= TEKS =

Mereka menyatakan bahwa, jika kaum
muslim tidak berhasil menguasai parlemen, atau jika parlemen dikuasai oleh
musuh-musuh Islam, akan membahayakan eksistensi Islam dan kaum muslim.
Sebab,
parlemen merupakan lembaga yang akan memproduk aturan-aturan yang akan
diterapkan di tengah-tengah masyarakat. Jika parlemen dikuasai oleh orang-orang
kafir, tentu pranata yang diterapkan akan merugikan umat Islam. Padahal,
menghilangkan bahaya bagi kaum muslim merupakan kewajiban.
Mereka mengetengahkan
kaedah fiqh yang sangat masyhur, “Al-dlarar yuzaalu” [bahaya harus
dihilangkan], dan “ al-Ashl fi al-madlaari al-tahriim” [hukum asal dari bahaya
adalah haram]
Bantahan Atas Argumentasi
Argumentasi tersebut tertolak
berdasarkan kenyataan-kenyataan berikut ini.
1. fakta sekarang justru menunjukkan, bahwa parlemen yang ada di negeri
ini dikuasai oleh mayoritas muslim. Sayangnya, meskipun anggota yang duduk di
keanggotaan parlemen adalah mayoritas muslim, namun aturan-aturan yang
diterapkan di tengah-tengah masyarakat tidak banyak mengalami perubahan. Sistem pemerintahan, pendidikan, ekonomi,
peradilan, maupun hubungan luar negeri, dan sistem-sistem kemasyarakatan yang lain tetap saja mengacu kepada hukum-hukum kufur. Pernyataan bahwa
kalau kita tidak masuk parlemen, maka parlemen akan dikuasai oleh orang kafir,
ternyata tidak terbukti. Sebab, justru yang duduk di parlemen adalah mayoritas
kaum muslim, bukan non muslim.

= SOAL LATIHAN =
Lanjutkan teks di atas tentang kaum muslim dan parlemen, mulai tepat setelah kalimat terakhirnya.

= DATA YANG DIBERIKAN =
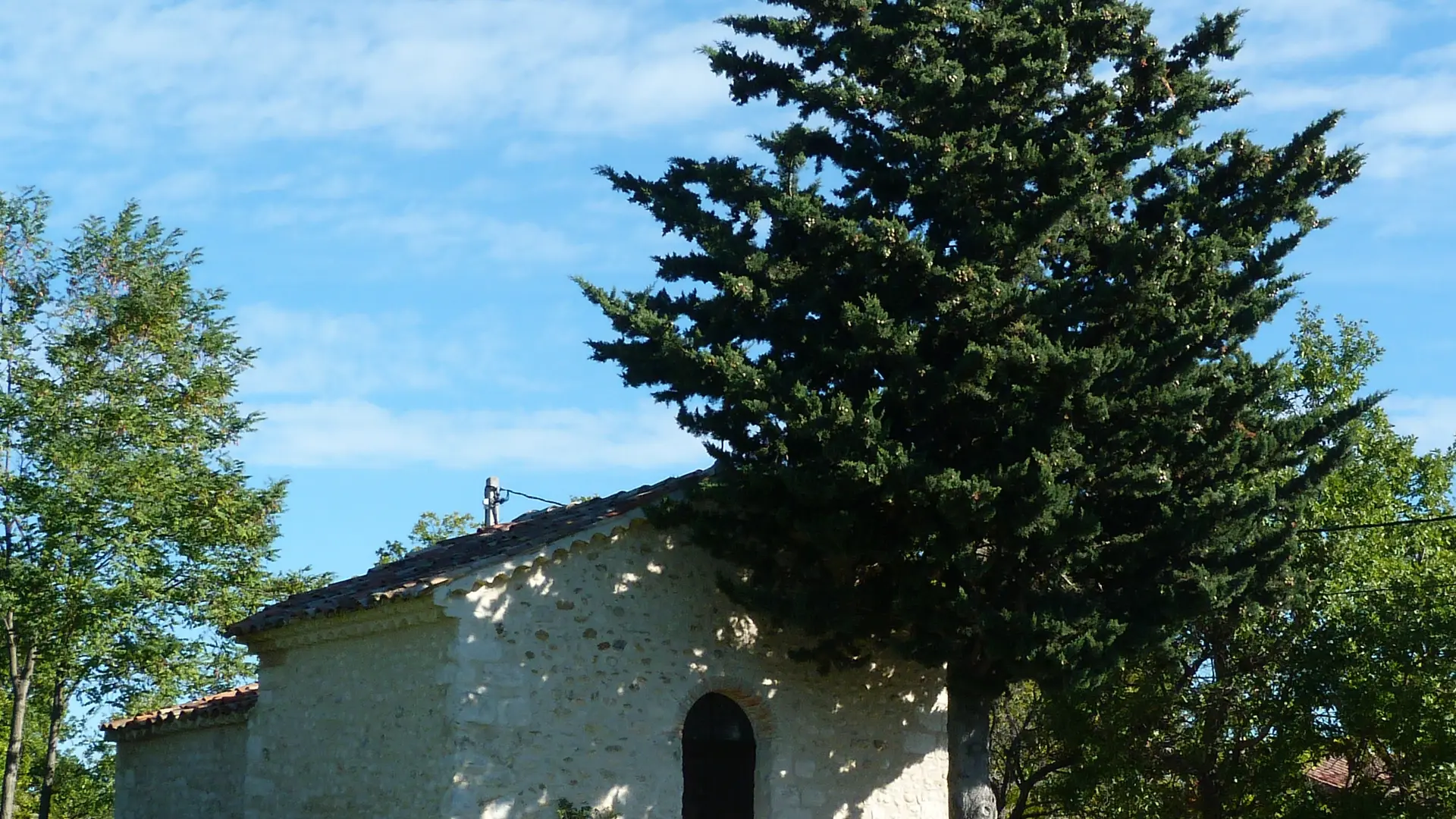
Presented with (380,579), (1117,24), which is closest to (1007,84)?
(1117,24)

= JAWABAN SOAL =
Sesungguhnya, keterlibatan kaum muslim
dalam pesta demokrasi kufur ini merupakan bentuk jebakan politik (political
trap) kaum kafir terhadap kaum muslim. Dengan kata lain, keterlibatan kaum
muslim dalam parlemen tanpa sadar justru menunjukkan bahwa mereka telah
merelakan dirinya dikuasai oleh scenario kaum kafir. Sebab, mekanisme dan
syarat-syarat pemilu telah mereka desain untuk melanggengkan sistem
pemerintahan demokratik-sekuleristik yang sangat bertentangan dengan syari’at
Islam.
Untuk itu, keterlibatan kaum muslim
dalam parlemen dan pemilu secara tidak sadar justru telah memperkuat dan melanggengkan sistem kufur. Seandainya umat Islam tidak ikut pemilu, kemudian bergerak menegakkan
kekuasaan Islam secara mandiri tanpa harus didikte kaum kafir, tentu tidak akan
ada lagi yang bisa menghalangi. Fakta-fakta keterlibatan kaum kafir dalam
proses pemilu dan parlemen, sudah sangatlah jelas. Hampir di setiap pemilu,
mereka memberikan bantuan dana, pemantau, infrastruktur, dan panduan. Bahkan,
dedengkot kaum Yahudi, Henry Kissinger harus bersusah payah datang untuk
memastikan berjalan atau tidaknya pemilu di negeri ini.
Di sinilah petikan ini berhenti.